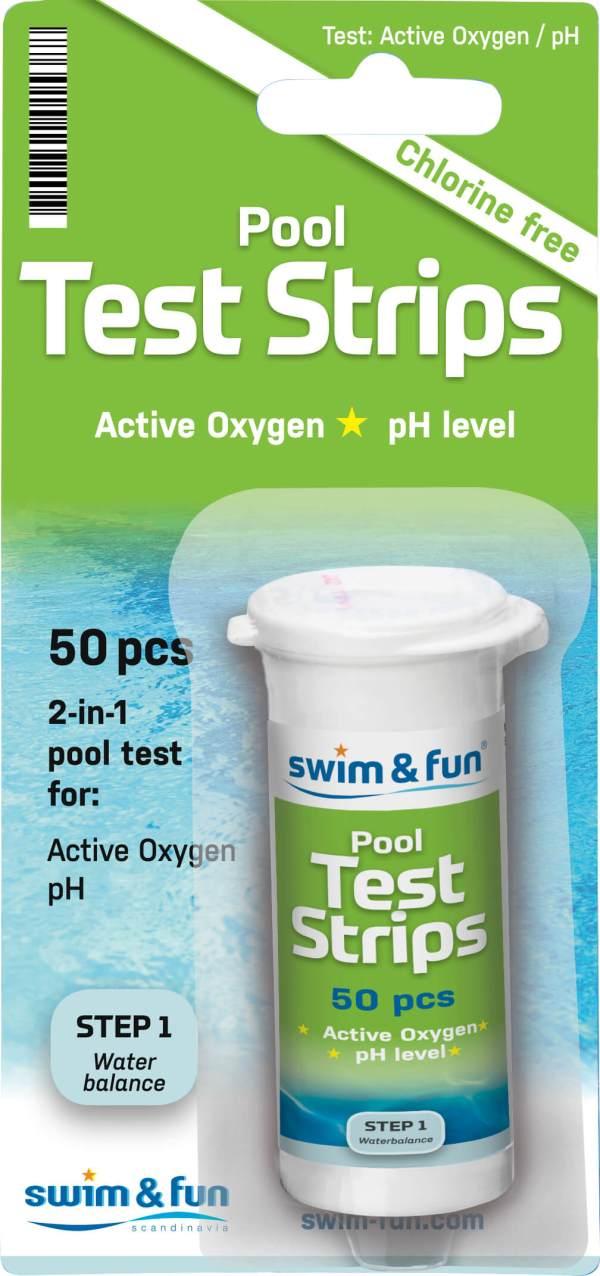Test strips PH/Active Oxygen 50 stk. 1538 urbanwild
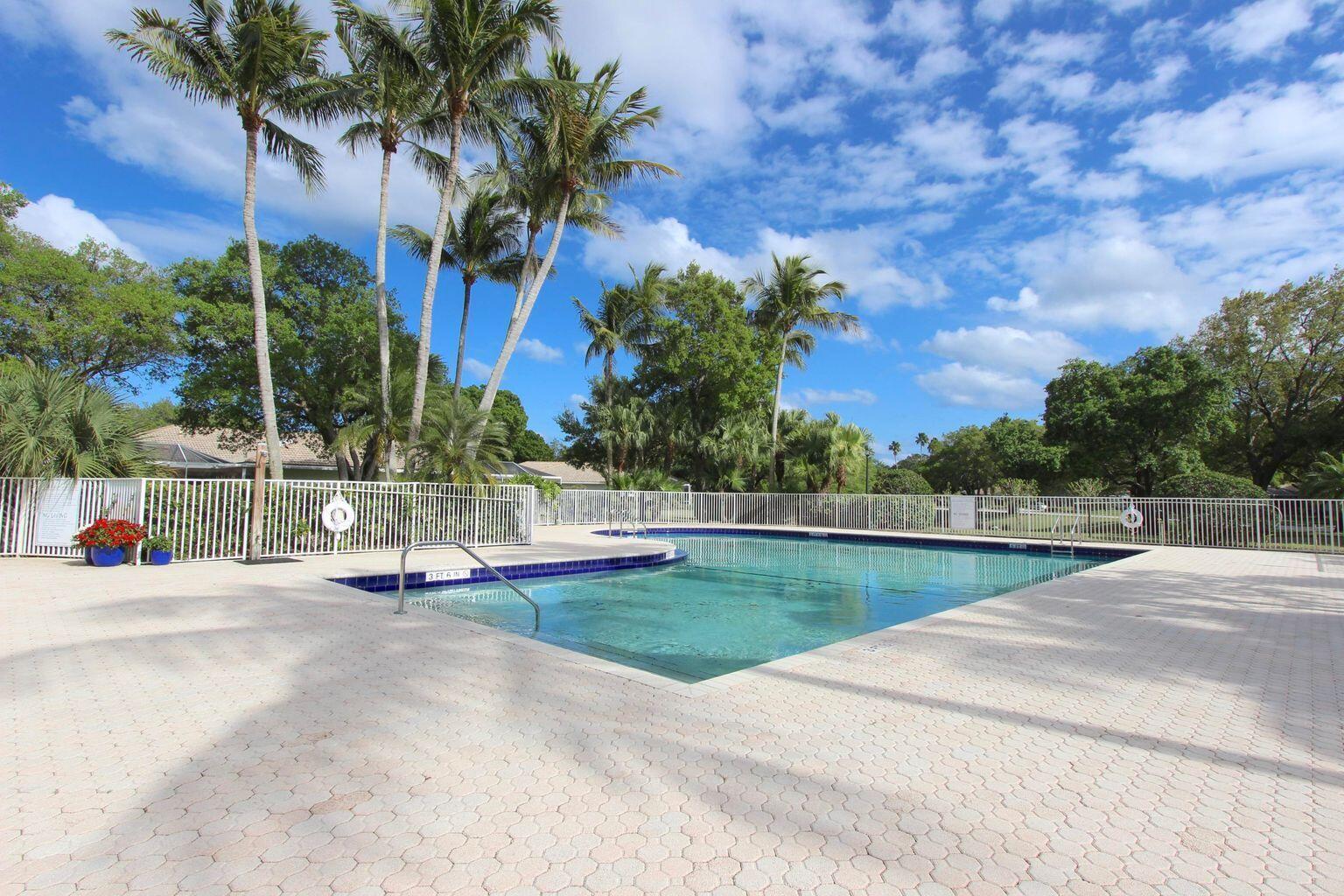6503 Geminata Oak Court Palm Beach Gardens, FL 33410 photo 27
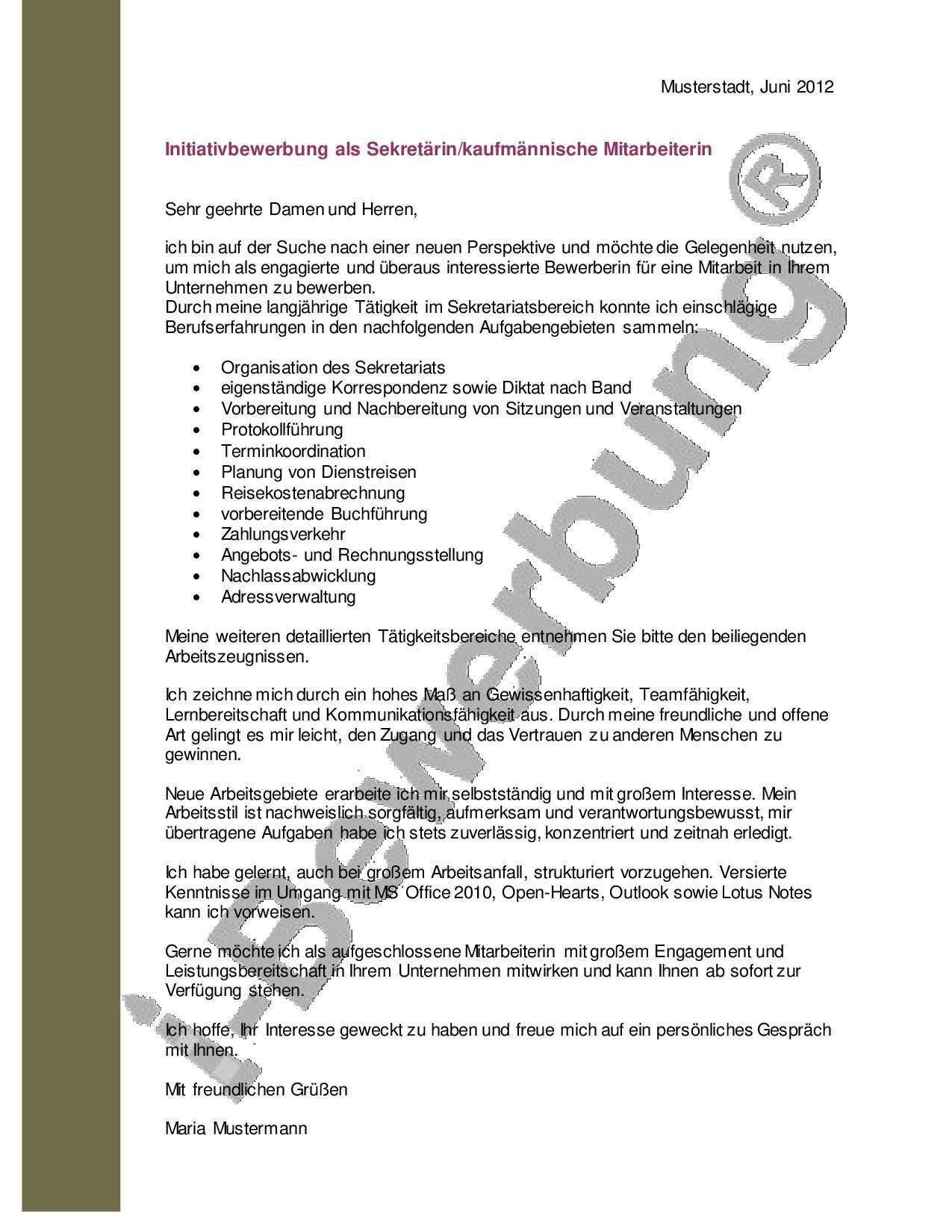 Muster Anschreiben Zur Initiativbewerbung Als Sekretarin Bewerbung Bewerbung Schreiben Bewerbung Anschreiben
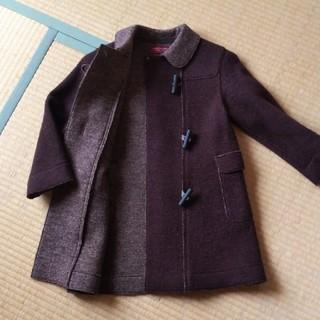 familiar - コート familiar  HIROKO KOSHINO  120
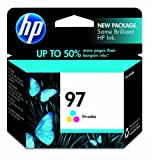 Original HP 97 Large Tri-color Ink Cartridge in Retail Packaging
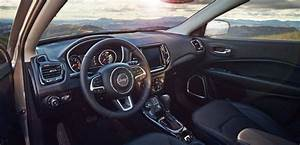 2019 Jeep Compass Manual Transmission  Interior  Release
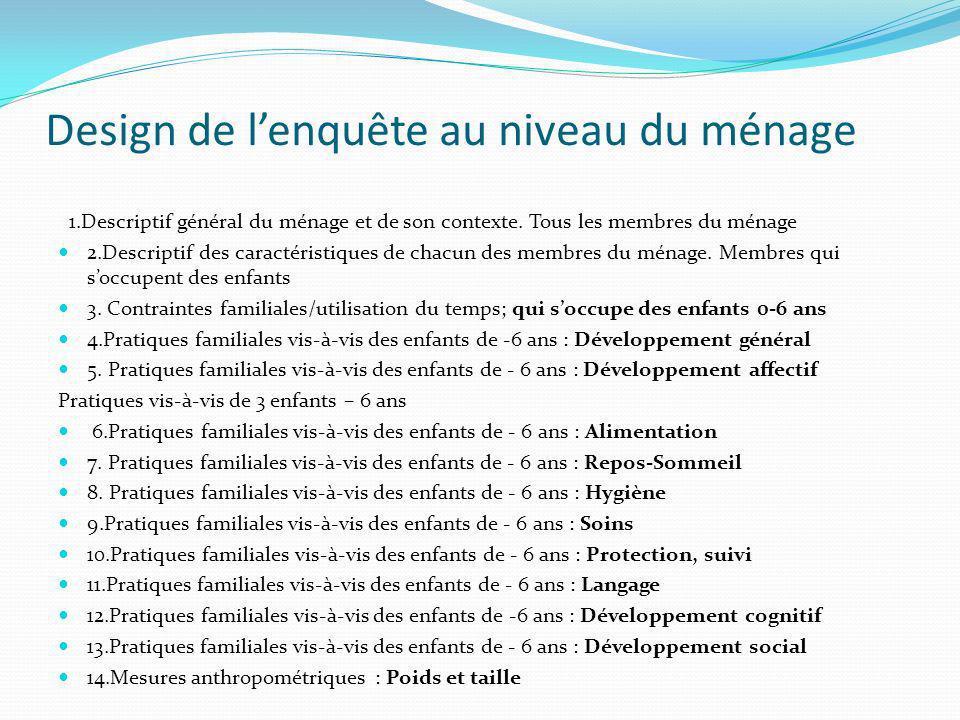 Design de lenquête au niveau du ménage 1.Descriptif général du ménage et de son contexte.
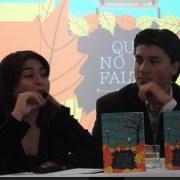 """Joven escritora iquiqueña lanza libro, """"Que no me faltas"""", relato basado en historia de sus abuelos maternos"""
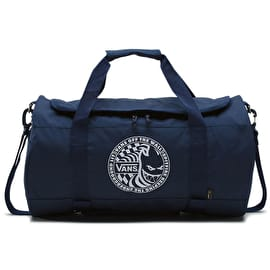 Vans X Spitfire Skate Duffel Bag - Dress Blues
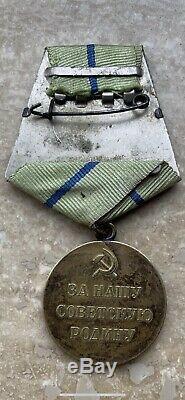 Partisan 2ème Urss Russie Soviétique Deuxième Médaille Original Condition Excellente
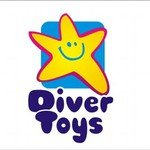 Divertoys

=======

EXERCISE BRIEF.
Every line from the one containing "escritora iquiqueña lanza" through the final line of the records above is to be written out exactly; nothing else, and no pictures.

YOUR RESPONSE.
 """Joven escritora iquiqueña lanza libro, """"Que no me faltas"""", relato basado en historia de sus abuelos maternos"""
 Vans X Spitfire Skate Duffel Bag - Dress Blues
 Partisan 2ème Urss Russie Soviétique Deuxième Médaille Original Condition Excellente
 Divertoys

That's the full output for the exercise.